> Soyons sérieux : il est bien vrai que pendant les quatre
> années d'occupation l'opinion a évolué sur les chances
> qu'avait l'Allemagne de gagner la guerre et que nombre de
> ceux qui pensaient en 1940 que c'était fichu ont changé
> au cours des semestres suivants.
Pas la peine de changer les termes de l'équation pour vous dépêtrer de
votre aporie. On ne cause pas des
"quatre années d'occupation" mais de la décision de signer l'armistice : or, à ce titre, vous ne pouvez pas, d'un côté, nous
assurer qu'en capitulant le gouvernement Pétain "a sauvé la guerre", ce qui suppose par définition une action concrète résultant d'un plan de victoire particulièrement visionnaire, et de l'autre, nous professer qu'
on ne peut faire grief à ce même gouvernement de ne pas avoir su que Hitler allait finalement perdre la guerre. C'est évidemment, irrémédiablement, irréductiblement contradictoire. D'où l'aporie.
> Or, malgré cela Vichy n'a pas dévié et a refusé à cinq
> reprises d'entrer dans une alliance avec Hitler, allant
> jusqu'à débarquer Laval suspect à cet égard.
Ben voyons. Il ressort des travaux d'historiens allemands (Eberhard Jäckel,
La France dans l'Europe de Hitler, Fayard, 1968 -
compte-rendu ici - et je reviendrai sur votre utilisation de ce travail) autant qu'américains (Robert Paxton,
La France de Vichy, Seuil, 1973 -
compte-rendu ici) ou français (Henri Michel,
Pétain, Laval, Darlan.
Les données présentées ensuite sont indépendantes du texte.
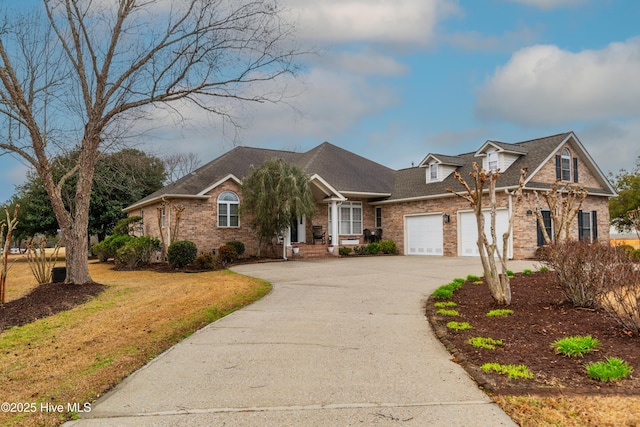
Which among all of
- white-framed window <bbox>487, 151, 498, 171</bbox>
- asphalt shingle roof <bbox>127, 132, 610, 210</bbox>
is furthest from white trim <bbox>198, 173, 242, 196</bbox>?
white-framed window <bbox>487, 151, 498, 171</bbox>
Trois politiques ?, Flammarion, 1972 -
compte-rendu ici ; François Delpla,
Montoire, Albin Michel, 1995, qui souligne l'importance du jeu hitlérien de manière plus approfondie que ses prédécesseurs) que Vichy a profondément souhaité collaborer avec les Allemands, notamment sur les matières militaires, et a approché Berlin à cet effet.
Cette politique vichyste ira loin, dans la mesure, notamment, où en mai 1941, alors que Darlan rencontre Hitler à Berchtesgaden pour monnayer cette collaboration armée, la
Luftwaffe reçoit l'autorisation française d'utiliser des bases en Syrie pour bombarder l'Irak.
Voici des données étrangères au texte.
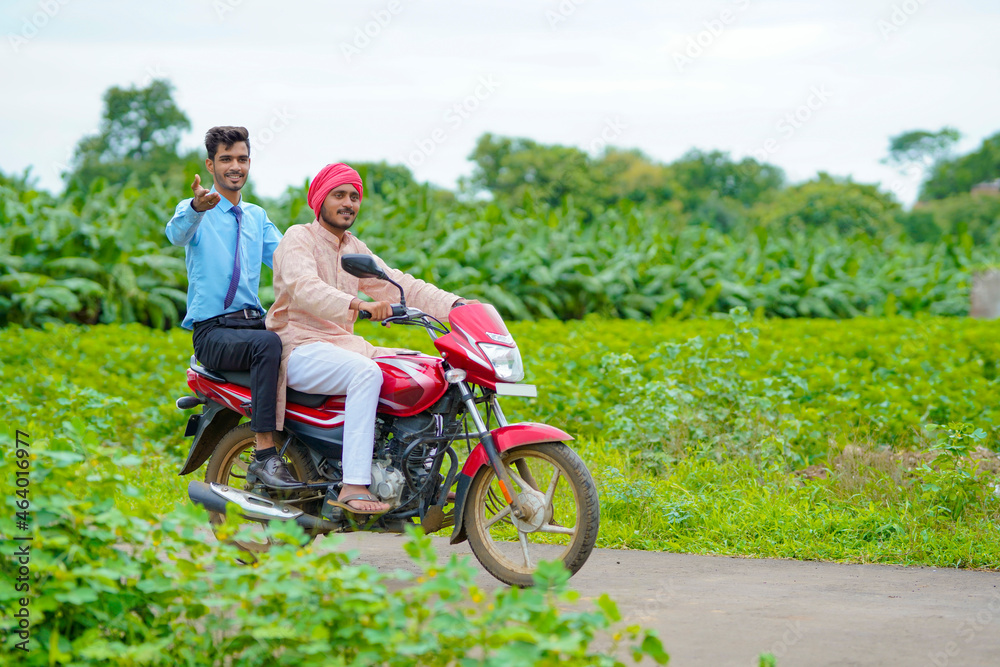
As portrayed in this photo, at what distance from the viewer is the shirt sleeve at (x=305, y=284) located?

Hitler, lui, n'avait pas besoin d'un allié, mais d'un satellite exploitable à merci et compromis dans ses basses oeuvres, et c'est lui qui rejettera à chaque reprise les sollicitations vichystes (cf. Jäckel et Paxton,
op. cit.), qu'il se paiera le luxe d'encourager occasionnellement au préalable pour obtenir gain de cause sur d'autres dossiers (
Judenfrage, économie...) - voir à ce titre Delpla,
op. cit., et Barbara Lambauer,
Otto Abetz et les Français, Fayard, 2001, qui semble surestimer l'indépendance de l'ambassadeur Abetz et négliger en conséquence le rôle du véritable tireur de ficelles, en l'occurrence le
Führer (en toute hypothèse,
voir l'entretien accordé par Barbara Lambauer à Parutions.com).